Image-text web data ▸
---

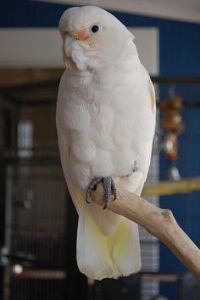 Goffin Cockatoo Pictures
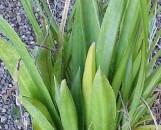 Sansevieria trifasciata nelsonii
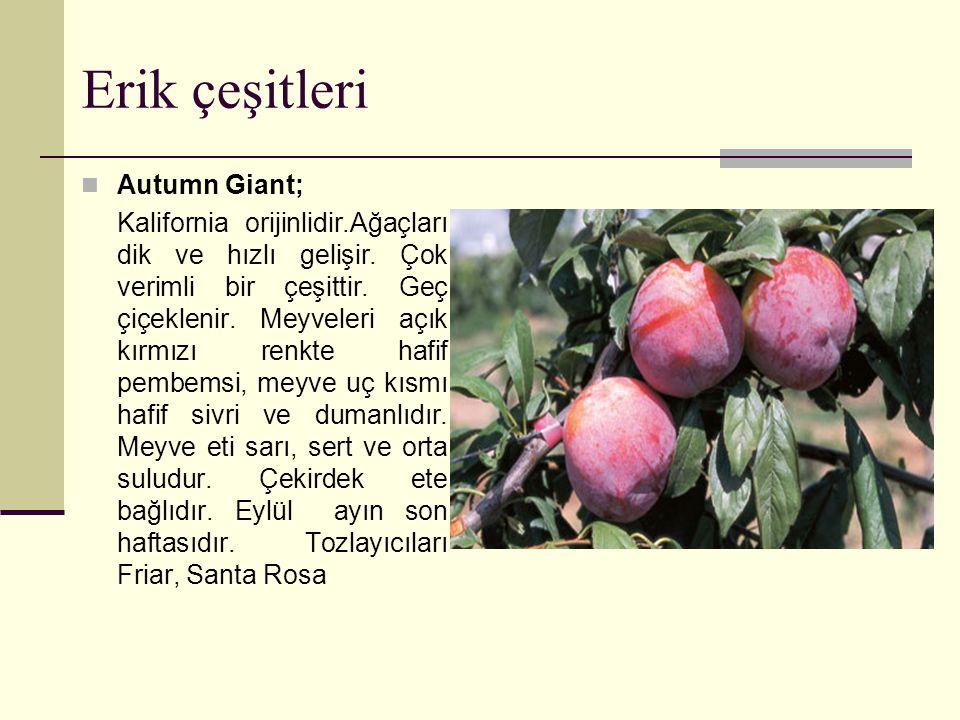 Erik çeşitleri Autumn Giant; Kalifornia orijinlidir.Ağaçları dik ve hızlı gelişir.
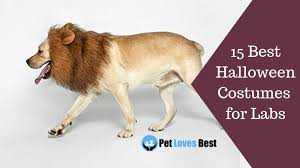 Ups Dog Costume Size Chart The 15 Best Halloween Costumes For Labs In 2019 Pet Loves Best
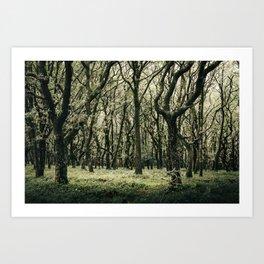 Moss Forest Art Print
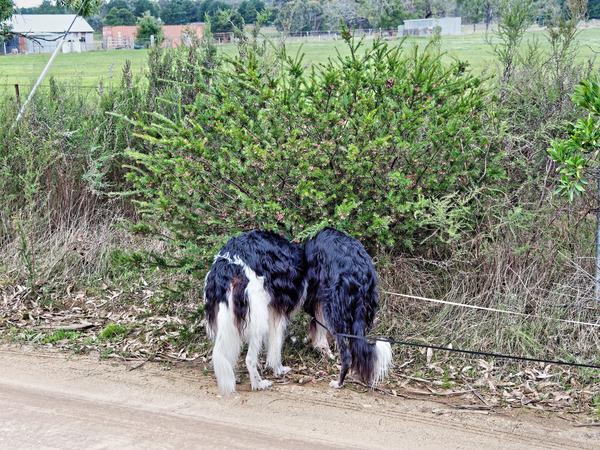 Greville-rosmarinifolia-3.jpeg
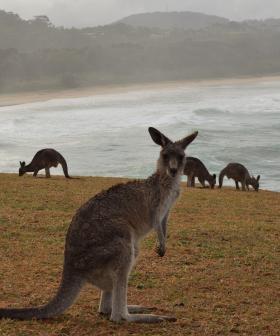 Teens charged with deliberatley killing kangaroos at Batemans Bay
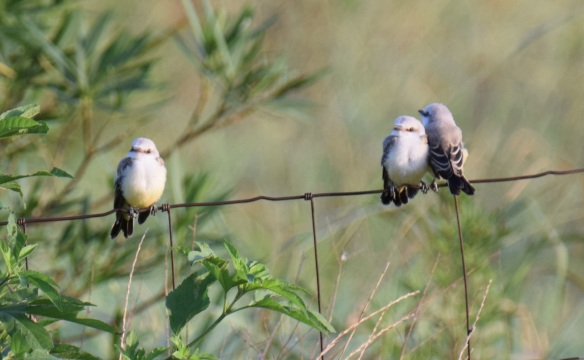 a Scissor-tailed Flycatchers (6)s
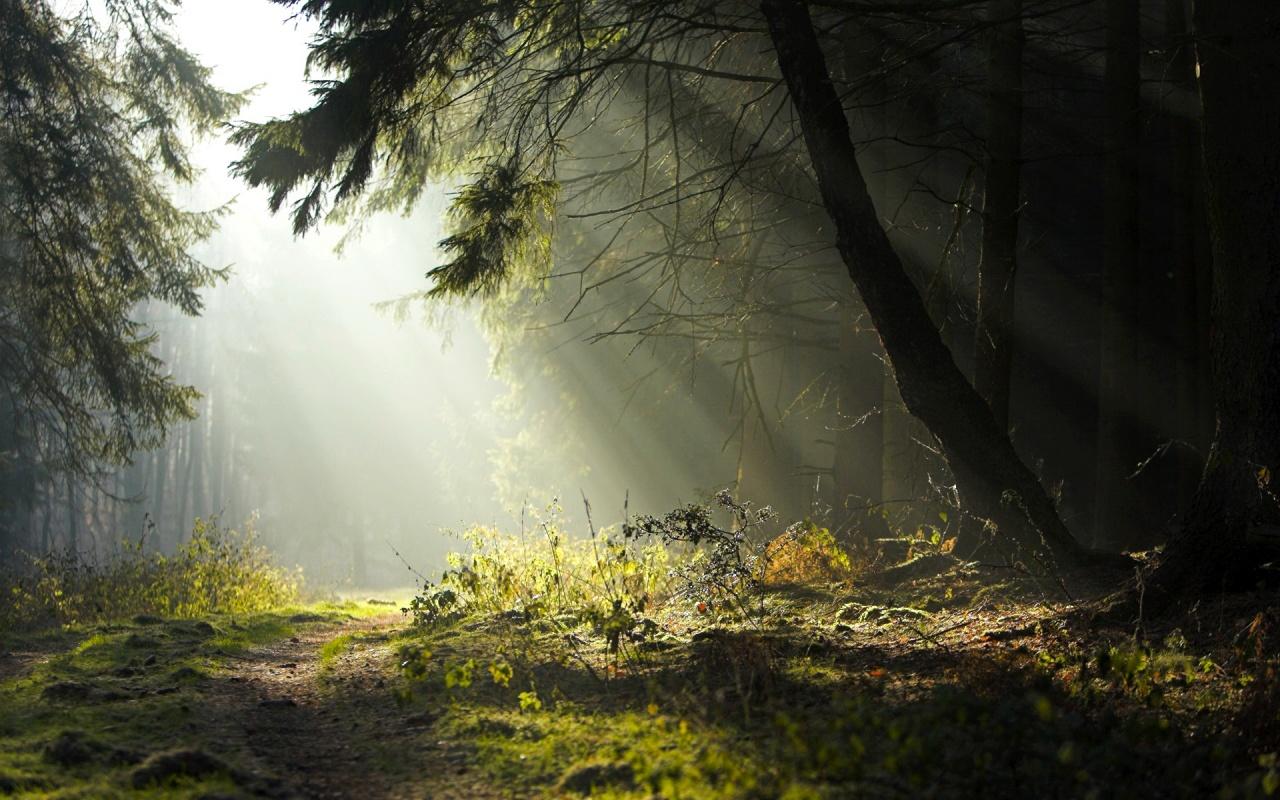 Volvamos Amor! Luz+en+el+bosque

---

What you should do ▸
Above are the records; repeat them exactly, omitting every picture.

Solution for this exercise ▸
 Goffin Cockatoo Pictures
 Sansevieria trifasciata nelsonii
 Erik çeşitleri Autumn Giant; Kalifornia orijinlidir.Ağaçları dik ve hızlı gelişir.
 Ups Dog Costume Size Chart The 15 Best Halloween Costumes For Labs In 2019 Pet Loves Best
 Moss Forest Art Print
 Greville-rosmarinifolia-3.jpeg
 Teens charged with deliberatley killing kangaroos at Batemans Bay
 a Scissor-tailed Flycatchers (6)s
 Volvamos Amor! Luz+en+el+bosque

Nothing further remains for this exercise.